Dear Friends and Colleagues,
The Roman Society's biennial Roman Archaeology Conference will be held at the University of Michigan in Ann Arbor on April 3-5, 2009.
Please note the website which is

http://sitemaker.umich.edu/rac2009/home

Each session (see list below) will have about 6 speakers and run for a full morning or afternoon. Sessions will start promptly at 9 am on Friday 3rd April and end at about 4.30 pm on Sunday 5th April. Participants and attendees should therefore plan to arrive by Thursday evening (2nd April) and to leave on Sunday evening (5th) or Monday morning (6th). The closest airport is Detroit Metropolitan Airport (40 minutes by road from Ann Arbor). In view of the increasing airfares, we urge participants to make their plane reservations promptly.
We have blocked out a large number of rooms in local hotels, at reduced rates. They include a cheaper hotel option of about $52 (about 27 pounds) per room per night (many of these rooms also have two beds). Participants will be able simply to make their own reservations online. We will give you information on making such reservations in the coming months.

We will be very grateful if you will forward this e-mail to any of your colleagues who may be interested in attending.
Session organizers please forward this message to each of your session speakers.
Please send any queries to jra AT JournalofRomanArch.com

With many thanks and best wishes
Nic Terrenato and John Humphrey


RAC sessions:

The Late Republican period in “native” Southern Italy
Organizer: Fabio Colivicchi (Queen's University)
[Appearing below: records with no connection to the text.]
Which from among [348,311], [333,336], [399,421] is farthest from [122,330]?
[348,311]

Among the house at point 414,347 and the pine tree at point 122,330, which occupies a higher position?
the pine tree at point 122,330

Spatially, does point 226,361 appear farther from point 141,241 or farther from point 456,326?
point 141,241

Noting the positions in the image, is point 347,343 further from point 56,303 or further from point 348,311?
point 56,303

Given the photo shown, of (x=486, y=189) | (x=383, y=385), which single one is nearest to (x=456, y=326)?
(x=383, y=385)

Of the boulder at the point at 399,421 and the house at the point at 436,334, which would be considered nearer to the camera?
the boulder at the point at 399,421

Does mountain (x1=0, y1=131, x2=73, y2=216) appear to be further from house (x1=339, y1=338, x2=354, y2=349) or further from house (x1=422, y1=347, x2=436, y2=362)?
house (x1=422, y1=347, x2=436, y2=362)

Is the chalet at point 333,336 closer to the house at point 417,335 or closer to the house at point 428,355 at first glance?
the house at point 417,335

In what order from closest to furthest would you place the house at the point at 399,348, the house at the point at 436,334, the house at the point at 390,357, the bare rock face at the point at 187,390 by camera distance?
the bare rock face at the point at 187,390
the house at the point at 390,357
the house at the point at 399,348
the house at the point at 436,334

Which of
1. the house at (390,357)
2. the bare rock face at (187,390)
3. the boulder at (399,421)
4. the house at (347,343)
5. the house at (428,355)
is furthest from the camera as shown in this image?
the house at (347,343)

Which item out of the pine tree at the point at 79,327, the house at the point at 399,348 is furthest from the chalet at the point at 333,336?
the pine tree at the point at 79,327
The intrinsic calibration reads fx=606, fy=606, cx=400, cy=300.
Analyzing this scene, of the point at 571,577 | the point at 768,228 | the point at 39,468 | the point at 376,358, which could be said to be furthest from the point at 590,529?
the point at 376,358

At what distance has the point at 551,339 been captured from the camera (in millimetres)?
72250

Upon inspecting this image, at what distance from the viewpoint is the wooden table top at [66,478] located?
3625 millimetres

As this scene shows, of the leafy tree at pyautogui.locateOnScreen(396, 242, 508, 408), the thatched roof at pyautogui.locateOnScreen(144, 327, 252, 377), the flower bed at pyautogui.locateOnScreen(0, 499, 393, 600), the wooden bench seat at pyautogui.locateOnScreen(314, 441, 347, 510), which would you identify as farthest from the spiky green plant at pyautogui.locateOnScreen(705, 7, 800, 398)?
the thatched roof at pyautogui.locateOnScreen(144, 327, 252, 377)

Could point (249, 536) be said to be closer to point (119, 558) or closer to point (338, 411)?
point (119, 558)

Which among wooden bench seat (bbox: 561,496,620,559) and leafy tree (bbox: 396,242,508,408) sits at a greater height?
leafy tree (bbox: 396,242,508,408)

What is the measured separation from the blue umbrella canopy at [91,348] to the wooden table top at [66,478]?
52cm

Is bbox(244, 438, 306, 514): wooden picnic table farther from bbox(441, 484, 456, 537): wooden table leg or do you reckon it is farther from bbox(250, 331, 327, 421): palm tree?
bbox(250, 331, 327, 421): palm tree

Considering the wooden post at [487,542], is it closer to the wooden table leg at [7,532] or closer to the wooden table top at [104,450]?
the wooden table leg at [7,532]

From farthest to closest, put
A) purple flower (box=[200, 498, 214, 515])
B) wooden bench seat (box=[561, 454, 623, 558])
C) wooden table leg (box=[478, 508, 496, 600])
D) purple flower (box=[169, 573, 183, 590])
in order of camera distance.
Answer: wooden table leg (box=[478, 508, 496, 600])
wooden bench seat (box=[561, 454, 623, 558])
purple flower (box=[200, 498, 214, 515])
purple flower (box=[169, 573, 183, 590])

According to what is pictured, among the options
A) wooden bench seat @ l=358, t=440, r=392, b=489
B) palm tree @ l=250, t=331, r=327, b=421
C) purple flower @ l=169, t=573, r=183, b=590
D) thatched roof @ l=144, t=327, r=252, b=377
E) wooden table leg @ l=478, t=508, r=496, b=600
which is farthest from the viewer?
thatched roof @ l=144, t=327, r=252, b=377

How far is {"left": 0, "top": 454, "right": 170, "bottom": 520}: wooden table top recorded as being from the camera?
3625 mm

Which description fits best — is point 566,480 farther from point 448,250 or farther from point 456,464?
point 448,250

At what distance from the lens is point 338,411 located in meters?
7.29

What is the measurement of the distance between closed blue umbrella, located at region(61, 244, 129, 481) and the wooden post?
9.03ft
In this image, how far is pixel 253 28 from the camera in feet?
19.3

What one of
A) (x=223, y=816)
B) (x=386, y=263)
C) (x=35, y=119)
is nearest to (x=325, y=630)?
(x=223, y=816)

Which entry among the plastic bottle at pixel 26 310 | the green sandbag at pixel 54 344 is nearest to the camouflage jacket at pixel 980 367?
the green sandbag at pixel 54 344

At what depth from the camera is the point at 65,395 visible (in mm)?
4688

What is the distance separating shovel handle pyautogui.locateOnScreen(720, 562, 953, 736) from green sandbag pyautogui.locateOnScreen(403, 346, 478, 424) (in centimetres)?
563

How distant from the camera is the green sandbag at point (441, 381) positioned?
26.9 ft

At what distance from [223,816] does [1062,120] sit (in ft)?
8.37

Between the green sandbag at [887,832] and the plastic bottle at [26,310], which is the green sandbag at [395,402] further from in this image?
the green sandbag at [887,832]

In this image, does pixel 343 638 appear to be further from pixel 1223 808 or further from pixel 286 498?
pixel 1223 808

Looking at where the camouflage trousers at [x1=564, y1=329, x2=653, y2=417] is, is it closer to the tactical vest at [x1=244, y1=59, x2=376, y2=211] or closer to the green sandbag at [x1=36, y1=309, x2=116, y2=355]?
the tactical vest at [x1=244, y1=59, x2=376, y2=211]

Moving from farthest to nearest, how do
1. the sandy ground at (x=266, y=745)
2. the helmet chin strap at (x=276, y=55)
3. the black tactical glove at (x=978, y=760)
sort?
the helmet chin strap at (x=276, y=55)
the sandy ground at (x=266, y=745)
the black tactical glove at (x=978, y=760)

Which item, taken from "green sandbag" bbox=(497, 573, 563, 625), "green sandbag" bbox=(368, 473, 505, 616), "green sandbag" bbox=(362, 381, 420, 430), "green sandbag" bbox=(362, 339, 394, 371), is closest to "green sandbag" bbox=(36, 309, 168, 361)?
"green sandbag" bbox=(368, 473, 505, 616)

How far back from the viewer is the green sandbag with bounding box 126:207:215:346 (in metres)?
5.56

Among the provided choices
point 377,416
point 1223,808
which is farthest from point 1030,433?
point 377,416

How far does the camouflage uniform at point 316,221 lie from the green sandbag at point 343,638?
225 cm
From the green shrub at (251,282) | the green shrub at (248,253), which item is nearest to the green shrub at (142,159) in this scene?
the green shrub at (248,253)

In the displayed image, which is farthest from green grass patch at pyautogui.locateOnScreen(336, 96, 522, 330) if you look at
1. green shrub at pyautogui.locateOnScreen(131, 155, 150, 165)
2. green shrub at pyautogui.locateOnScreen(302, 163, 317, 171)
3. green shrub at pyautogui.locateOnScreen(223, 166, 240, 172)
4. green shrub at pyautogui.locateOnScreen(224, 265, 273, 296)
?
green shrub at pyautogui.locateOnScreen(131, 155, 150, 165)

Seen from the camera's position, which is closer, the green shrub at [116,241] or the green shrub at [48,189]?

Kings, Clans and Conflict: Italic Warfare in the first millennium BC
Organizers: Hilary Becker (Washington & Lee University) and Jeremy Armstrong (University of Auckland)

Current Approaches to the Archaeology of first millennium BC Italian Urbanism
Organizers: Jeffrey Becker (Boston University) and Elizabeth Robinson (University of North Carolina)

The Roman city as ‘written space’
Organizers: Simon Esmonde Cleary, Ray Laurence, and Gareth Sears (University of Birmingham)

The lives of others: peoples of the peripheries
Organizers: David Mattingly (University of Leicester) and Peter Wells (University of Minnesota)

Archaeology-based approaches to the study of food and drink in the Western Roman Empire
Organizer: Robert Curtis (University of Georgia)

Between Canon and Kitsch: Eclecticism in Roman Homes
Organizers: Sinclair Bell (University of Manitoba) and Francesca Tronchin (The Ohio State University)

Rethinking Britannia. New Approaches to a Grand Old Lady
Organizer: Peter Wilson (English Heritage)

Irrelevant Wall or Untapped Resource? Challenging Preconceptions of Hadrian’s Wall
Organizers: Rob Collins (University of Newcastle) and Matt Symonds (Durham County Council)

Comparative issues in the archaeology of the Roman rural landscape, site classification between survey, excavation and historical categories
Organizers: Peter A.J. Attema (University of Groningen) and Günther Schoerner (Friedrich-Schiller Universität, Jena)

Rome and the Alps
Organizers: Bruce Hitchner and Maxence Segard (Tufts University)

Roman Imperialism in Africa Proconsularis
Organizer: David Stone (Florida State University)

Alteration, influence, transfer and exchange: architectural relations between Rome and the Greek East
Organizer: Philip Stinson (University of Kansas)

Roman villa landscapes in the Latin west: economy, culture and lifestyles
Organizers: Nico Roymans and Ton Derks (Vrije Universiteit Amsterdam)

Incorporating coin finds into the archaeological and historical narrative
Organizer: Kris Lockyear (Institute of Archaeology, University College London)

Late Roman Jerusalem - Urban Development in the Light of Recent Research
Organizer: Gideon Avni (Israel Antiquities Authority)

Dura-Europos
Organizers: Jennifer Baird and Simon James (University of Leicester)

The Troubled Adolescence of Late Antique Studies: Archaeological approaches to ‘change’ in Late Antiquity
Organizer: Hendrik Dey (The American University in Rome)

RAC 2009 will also host a group of TRAC sessions.